Tidal 2 ends with a bold call for a General Strike on the symbolically
important day of May 1, 2012, May Day.

I have no doubt that it will happen, and that it will be big.

I am sure police forces across the world are already planning their own
response strategies.

The truth is that if the 99%, “those who suffer” from the structural
inequality of globalized capitalism, were to come out in large enough
numbers on May Day, and refuse to go home until those in power began a
serious dialogue on transformative, institutional change that included the
retooling of our political, social and environmental systems for 21st
century realities—the truth is that we might actually get somewhere.

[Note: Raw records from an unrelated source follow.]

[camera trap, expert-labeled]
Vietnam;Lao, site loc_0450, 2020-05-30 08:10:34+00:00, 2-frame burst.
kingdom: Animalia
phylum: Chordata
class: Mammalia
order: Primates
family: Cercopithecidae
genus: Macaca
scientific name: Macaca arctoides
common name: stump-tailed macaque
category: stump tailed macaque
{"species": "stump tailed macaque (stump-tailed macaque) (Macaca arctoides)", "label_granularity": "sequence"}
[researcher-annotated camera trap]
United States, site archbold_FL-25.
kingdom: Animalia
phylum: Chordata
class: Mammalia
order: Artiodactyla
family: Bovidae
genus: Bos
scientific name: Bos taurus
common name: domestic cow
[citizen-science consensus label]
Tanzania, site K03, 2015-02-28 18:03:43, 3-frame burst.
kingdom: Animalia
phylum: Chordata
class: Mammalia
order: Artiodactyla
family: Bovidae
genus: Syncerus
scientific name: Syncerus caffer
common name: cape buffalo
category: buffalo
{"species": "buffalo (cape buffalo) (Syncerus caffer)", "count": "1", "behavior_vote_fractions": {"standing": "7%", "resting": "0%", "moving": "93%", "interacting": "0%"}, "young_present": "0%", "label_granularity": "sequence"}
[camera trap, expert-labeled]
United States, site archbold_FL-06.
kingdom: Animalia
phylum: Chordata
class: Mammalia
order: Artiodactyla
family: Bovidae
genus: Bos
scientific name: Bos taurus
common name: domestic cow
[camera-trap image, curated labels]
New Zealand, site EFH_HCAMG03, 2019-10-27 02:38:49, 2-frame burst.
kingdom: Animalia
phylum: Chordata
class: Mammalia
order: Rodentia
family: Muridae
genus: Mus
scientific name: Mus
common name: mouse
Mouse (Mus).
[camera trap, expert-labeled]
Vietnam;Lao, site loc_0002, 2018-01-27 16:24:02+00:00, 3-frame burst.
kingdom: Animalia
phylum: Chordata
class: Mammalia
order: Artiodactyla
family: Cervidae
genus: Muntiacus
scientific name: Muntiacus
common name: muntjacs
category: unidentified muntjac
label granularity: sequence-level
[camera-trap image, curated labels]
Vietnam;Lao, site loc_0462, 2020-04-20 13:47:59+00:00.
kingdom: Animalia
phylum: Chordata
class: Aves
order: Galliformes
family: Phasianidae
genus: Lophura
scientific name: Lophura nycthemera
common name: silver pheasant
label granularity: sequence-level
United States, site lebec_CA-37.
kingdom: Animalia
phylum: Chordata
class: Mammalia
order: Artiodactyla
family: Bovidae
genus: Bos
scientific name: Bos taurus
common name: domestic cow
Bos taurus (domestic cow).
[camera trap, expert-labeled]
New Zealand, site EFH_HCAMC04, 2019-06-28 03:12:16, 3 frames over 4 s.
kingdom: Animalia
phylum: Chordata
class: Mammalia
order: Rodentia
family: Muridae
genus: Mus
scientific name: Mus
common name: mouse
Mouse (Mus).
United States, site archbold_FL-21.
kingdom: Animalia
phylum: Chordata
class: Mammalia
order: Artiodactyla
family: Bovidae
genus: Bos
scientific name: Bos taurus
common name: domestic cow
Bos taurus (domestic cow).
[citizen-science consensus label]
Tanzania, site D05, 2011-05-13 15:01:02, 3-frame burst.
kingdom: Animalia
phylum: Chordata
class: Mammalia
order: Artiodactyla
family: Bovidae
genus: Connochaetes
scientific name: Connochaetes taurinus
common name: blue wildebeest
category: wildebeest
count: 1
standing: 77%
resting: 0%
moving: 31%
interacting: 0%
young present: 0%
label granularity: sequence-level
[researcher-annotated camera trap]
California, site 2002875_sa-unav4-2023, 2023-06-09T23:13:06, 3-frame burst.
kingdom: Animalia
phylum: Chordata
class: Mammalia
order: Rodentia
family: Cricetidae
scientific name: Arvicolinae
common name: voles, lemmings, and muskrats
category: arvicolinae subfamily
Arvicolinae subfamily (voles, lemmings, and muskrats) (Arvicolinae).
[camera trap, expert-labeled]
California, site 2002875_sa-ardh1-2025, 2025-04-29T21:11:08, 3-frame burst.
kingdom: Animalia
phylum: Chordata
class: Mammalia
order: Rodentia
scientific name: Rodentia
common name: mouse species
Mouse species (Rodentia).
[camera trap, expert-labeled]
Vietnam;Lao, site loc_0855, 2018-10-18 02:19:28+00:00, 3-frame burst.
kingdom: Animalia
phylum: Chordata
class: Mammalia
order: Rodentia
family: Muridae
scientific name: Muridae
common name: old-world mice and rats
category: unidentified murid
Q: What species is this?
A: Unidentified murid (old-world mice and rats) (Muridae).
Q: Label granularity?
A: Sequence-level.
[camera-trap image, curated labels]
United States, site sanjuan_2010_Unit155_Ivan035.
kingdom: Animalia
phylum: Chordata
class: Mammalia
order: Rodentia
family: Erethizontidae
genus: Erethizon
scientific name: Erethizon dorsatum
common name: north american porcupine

Somewhere new, somewhere joyful, somewhere beyond the bruising, gridlocked,
decrepit and corrupt politics that currently has our entire planet in a
stranglehold.

The social and political elites who have inherited the 20th century reins
of power and do not want to let go need to be made aware that they are
driving us all over a cliff with their refusal to summon the political will
and the technological know-how to adapt to anthropogenic global heating.

They must be made to understand that they and their children will go down
with the rest of us!

That is the one blind spot in this issue of Tidal 2: there is very little
mention of the impact of climate change and human overpopulation on the
carrying capacity of the planet.

This awareness shows up more in metaphor than head-on, but metaphor is
powerful too.

At one point, the anonymous authors of Tidal 2 describe the 1% as the
captain of a ship “who steers while we shovel coal and swab decks.  He
seems to have us headed towards a typhoon.

“The captain stares at the impending doom on the horizon and grins
ecstatically.  He’s clearly thrilled to be captain.  He faces down a storm
that we can only wincingly glance at with one squinting eye, and he jabbers
incessantly about hope and destiny.  We realize that he does not see as a
normal person, by passively receiving light through his pupils.  Rather he
uses his eyes offensively to project what he wants to see on the world.  He
has become so practiced at his fantasia that he can no longer recognize
what we, cringing on deck, see as certain catastrophe.”

Well, my friends, it is time to stop cringing on deck.

Mutiny is justified if the captain is a raving maniac and the alternative
to mutiny is catastrophe.

On this sunny day, let’s pledge to take a great leap forward this spring,
take charge and steer ourselves into safer waters.

See you on May Day.

Jennifer Browdy de Hernandez teaches comparative literature and gender
studies with an activist bent at Bard College at Simon's Rock in Great
Barrington, MA and blogs at Transition Times.